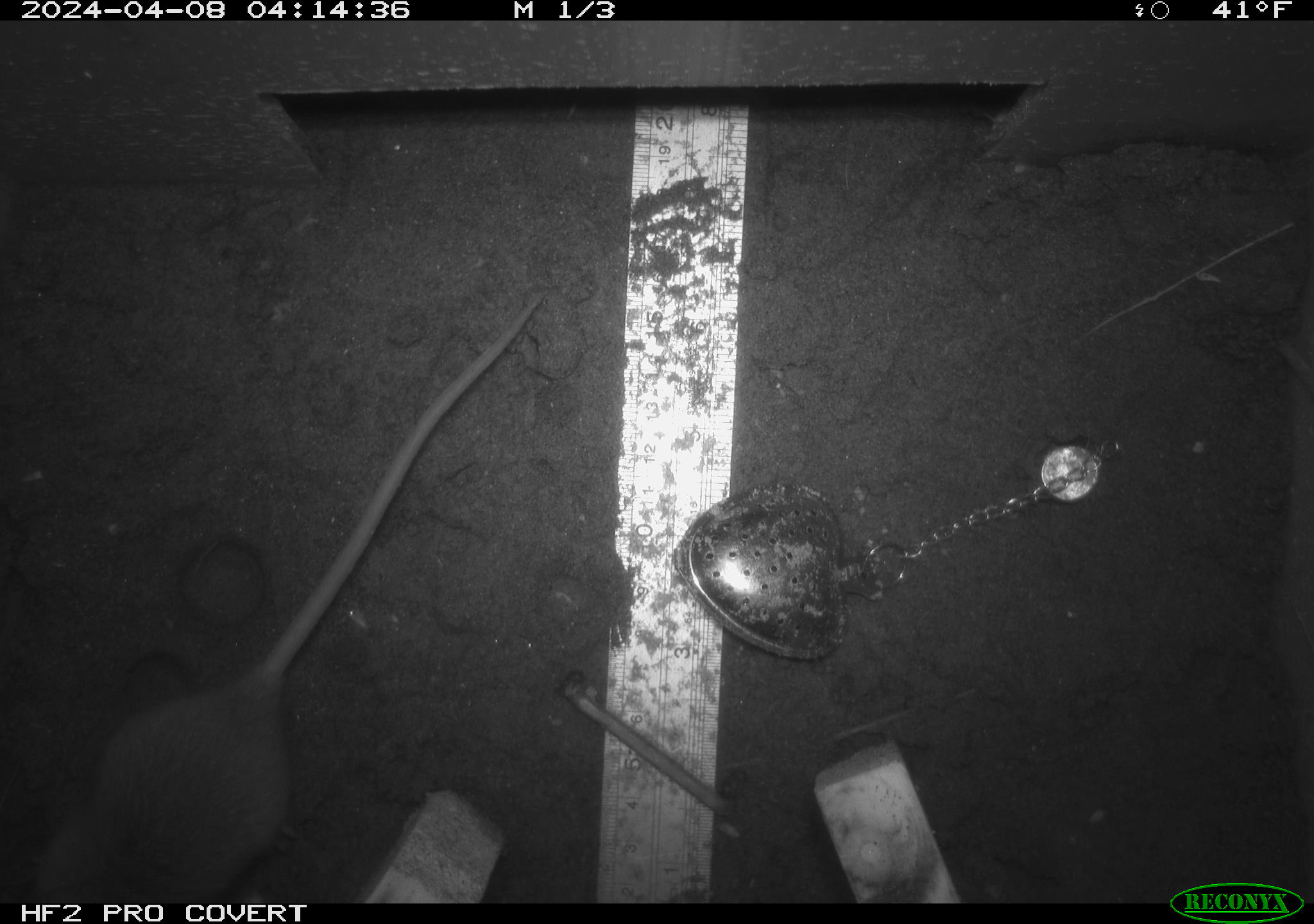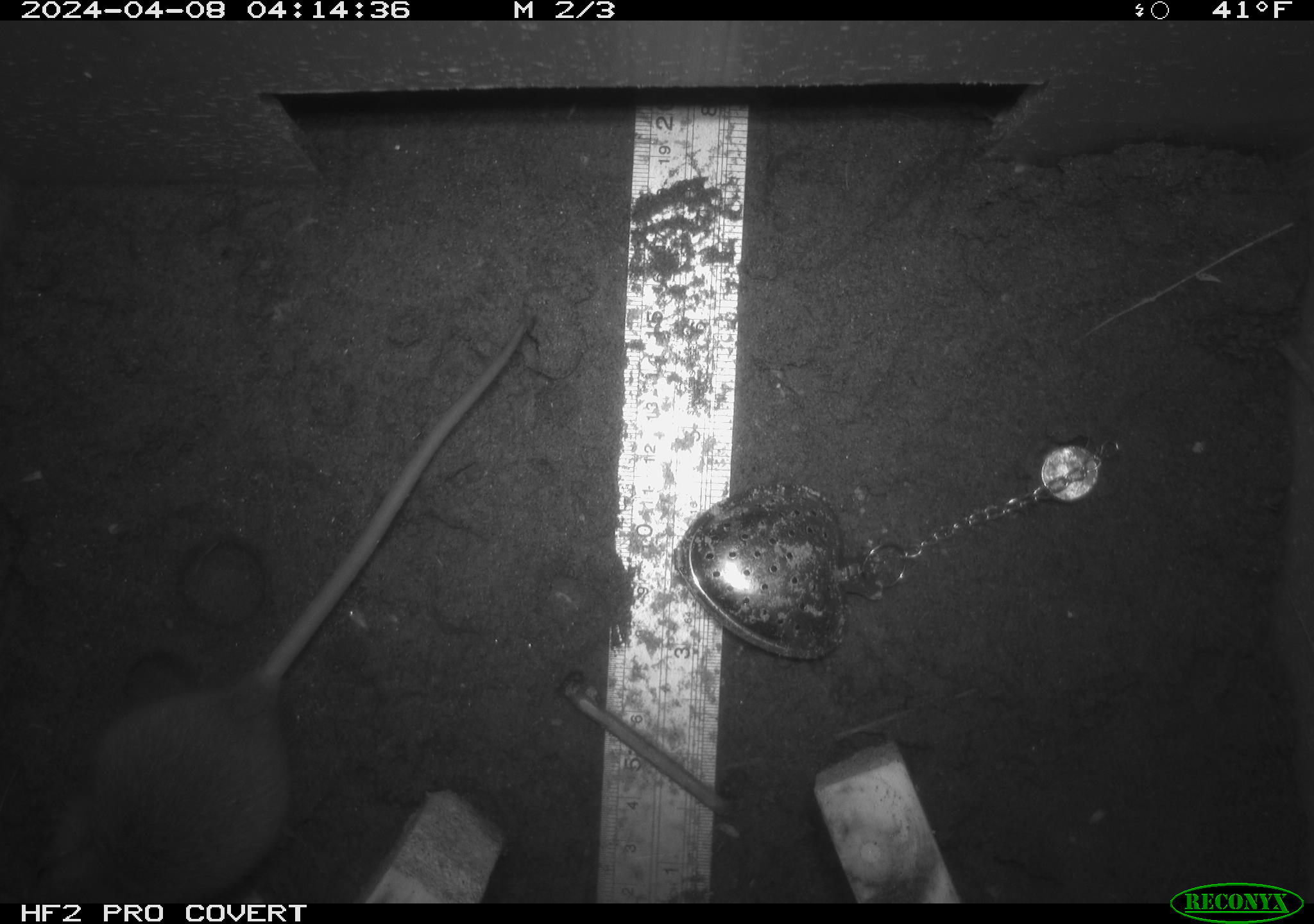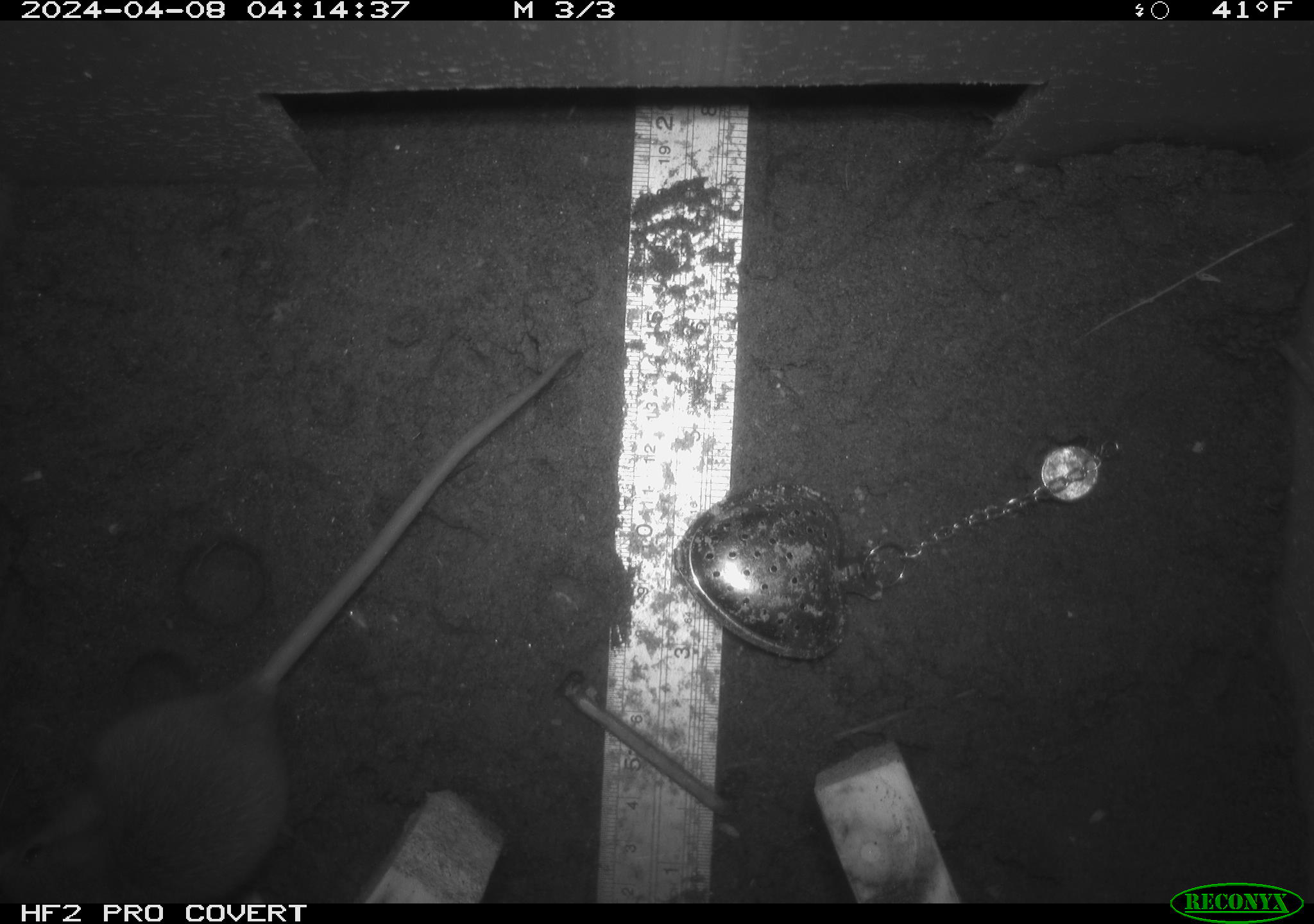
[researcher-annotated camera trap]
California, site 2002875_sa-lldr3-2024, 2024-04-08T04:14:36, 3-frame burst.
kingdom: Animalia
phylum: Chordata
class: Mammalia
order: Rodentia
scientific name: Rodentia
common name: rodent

----

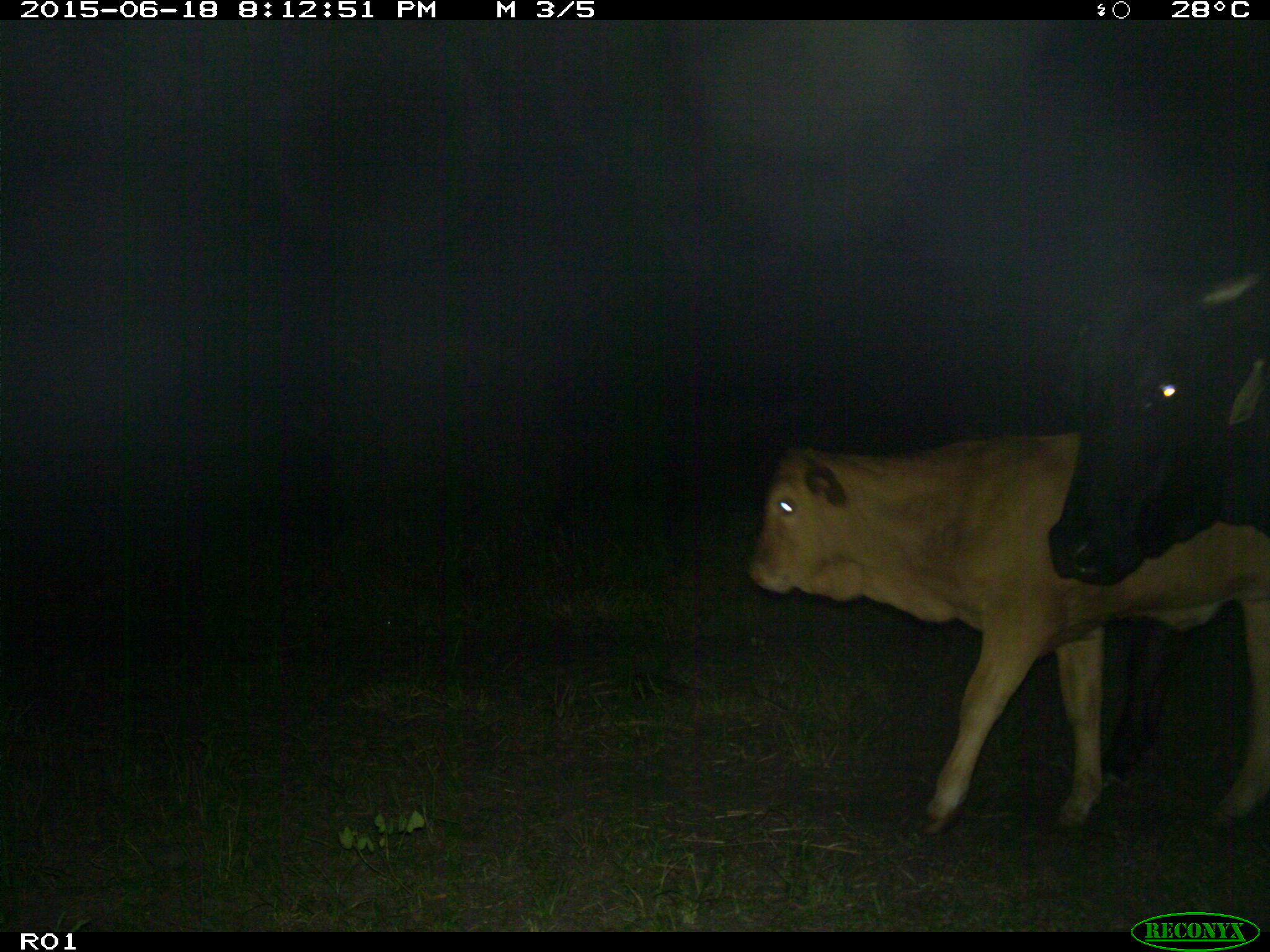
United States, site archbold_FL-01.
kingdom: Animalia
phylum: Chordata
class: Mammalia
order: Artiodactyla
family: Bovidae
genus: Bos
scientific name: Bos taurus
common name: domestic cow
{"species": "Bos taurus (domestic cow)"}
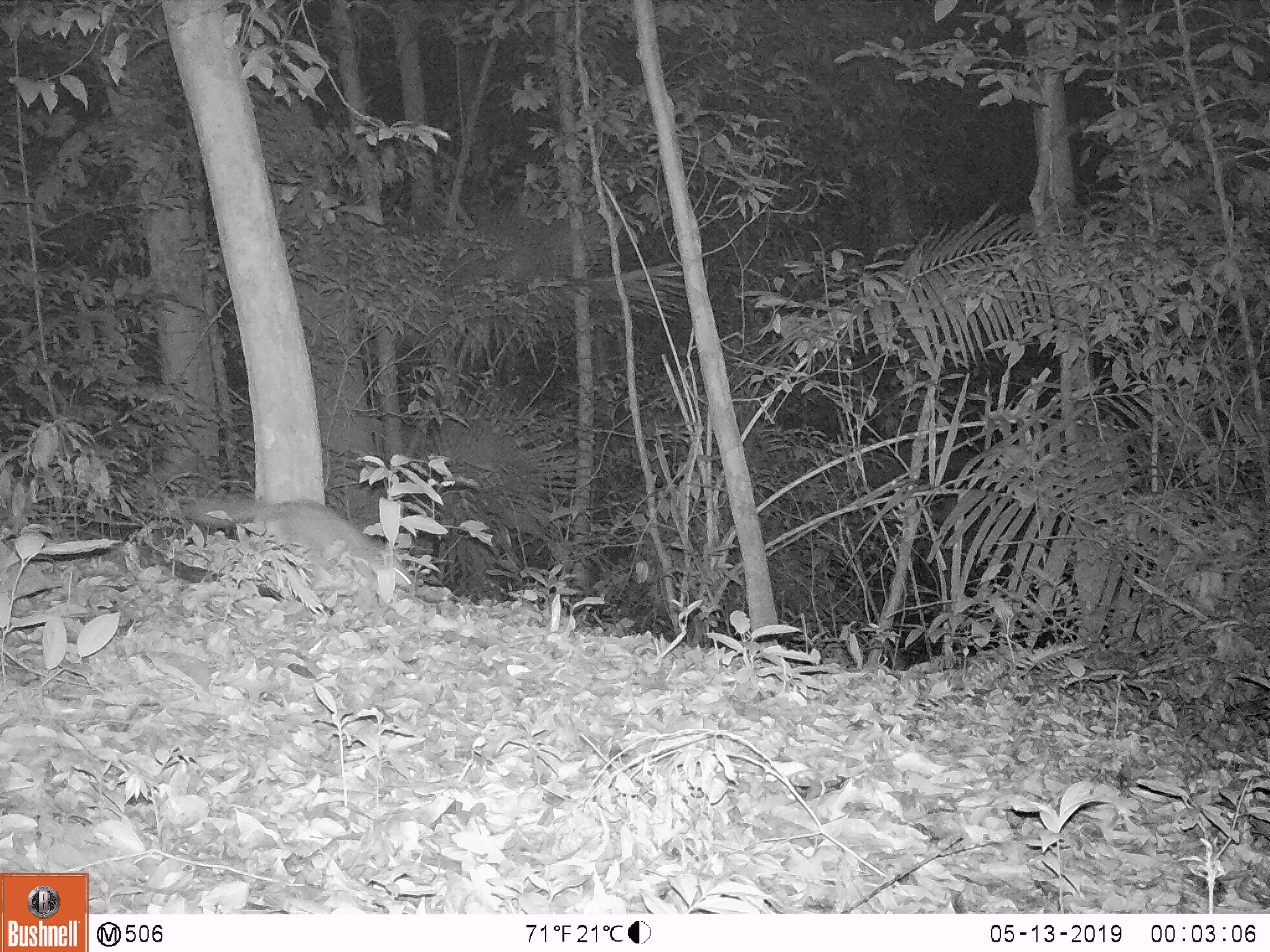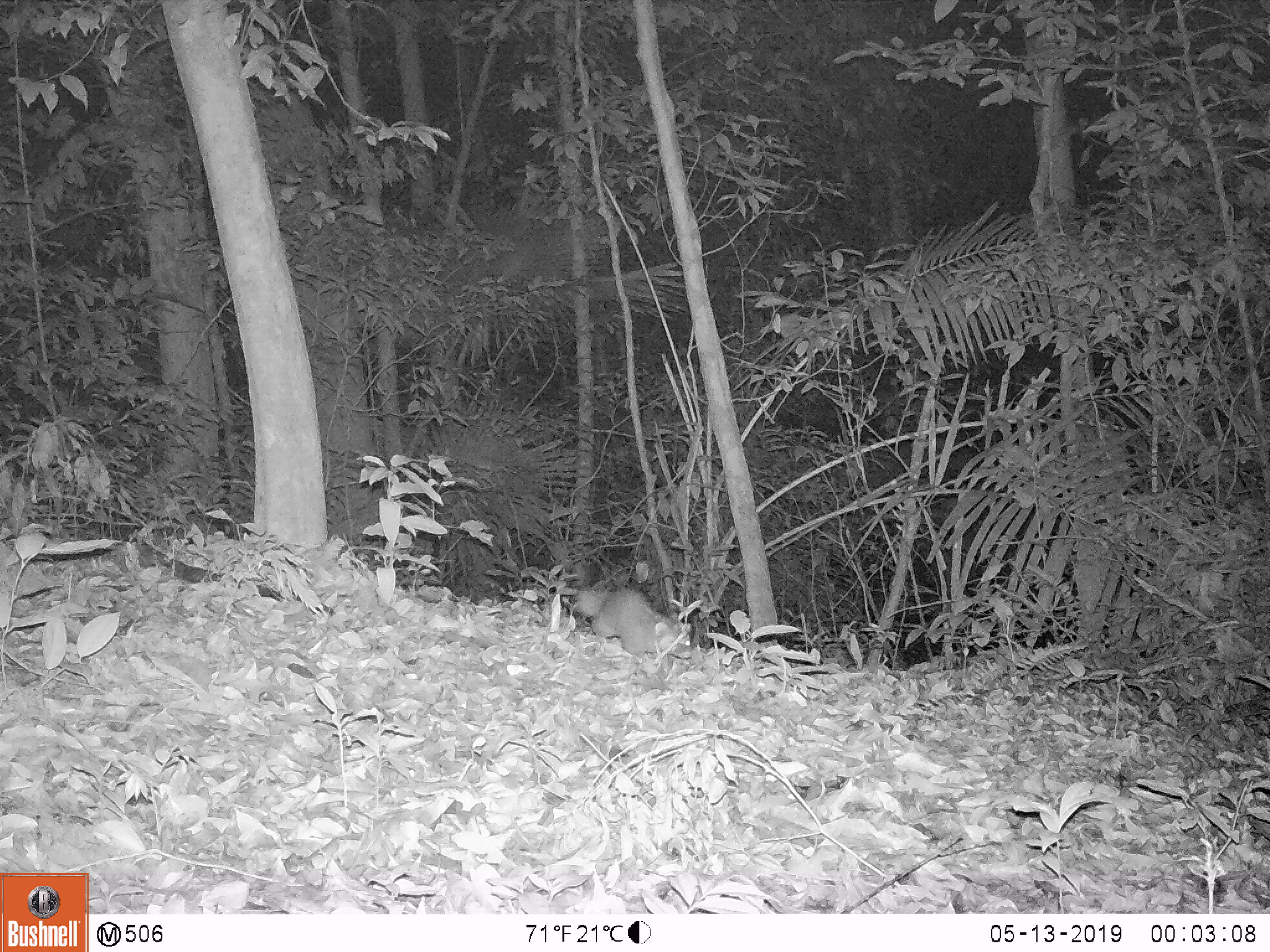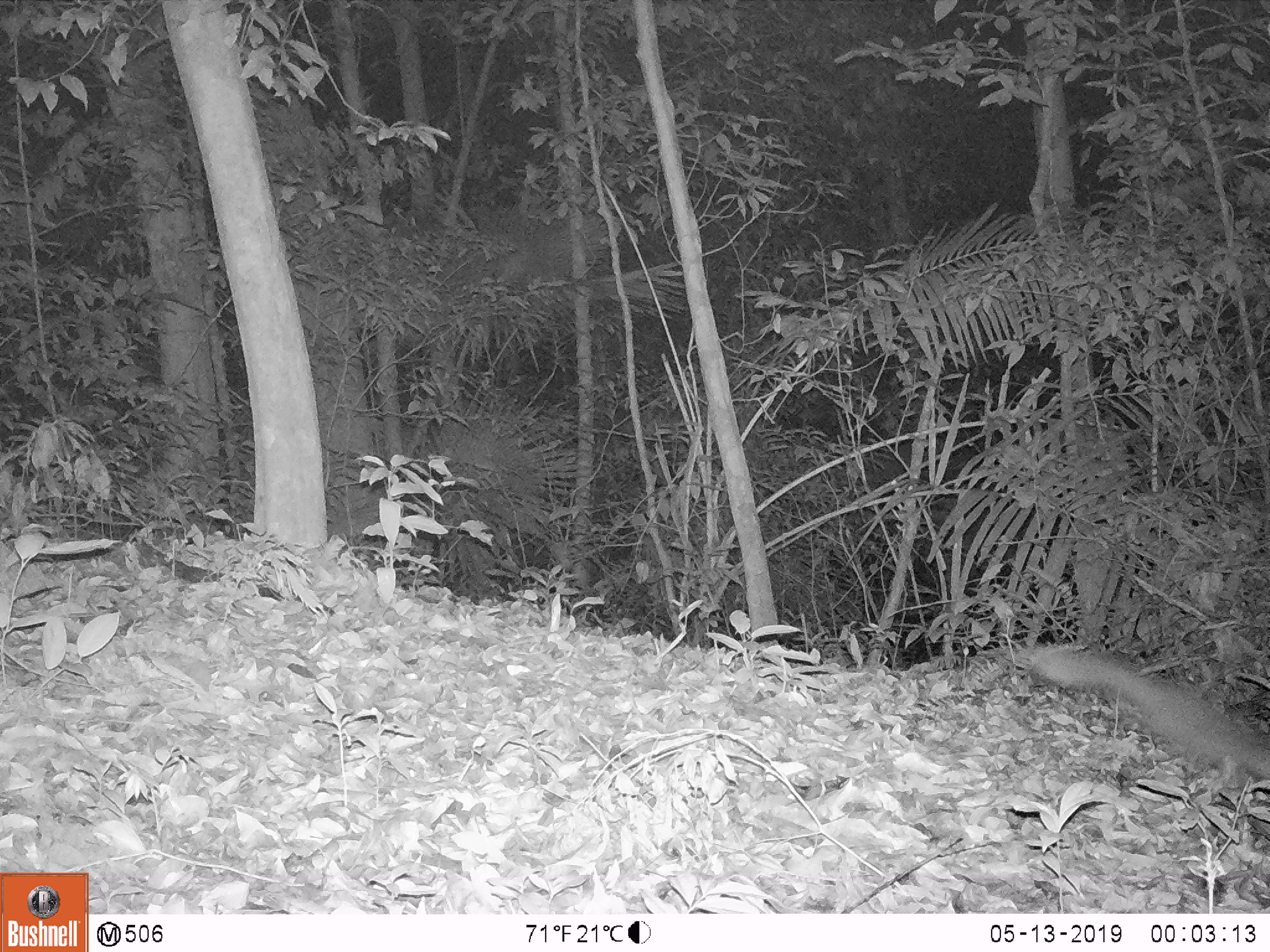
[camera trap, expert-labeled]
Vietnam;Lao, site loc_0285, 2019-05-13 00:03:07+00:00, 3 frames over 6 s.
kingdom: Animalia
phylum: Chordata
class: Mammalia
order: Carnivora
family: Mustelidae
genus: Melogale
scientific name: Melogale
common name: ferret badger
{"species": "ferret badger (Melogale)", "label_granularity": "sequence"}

----

WHAT YOU ARE ASKED TO DO –
Filter the listing above down to the lines that contain the word "common".

WRITTEN ANSWER –
common name: rodent
common name: domestic cow
common name: ferret badger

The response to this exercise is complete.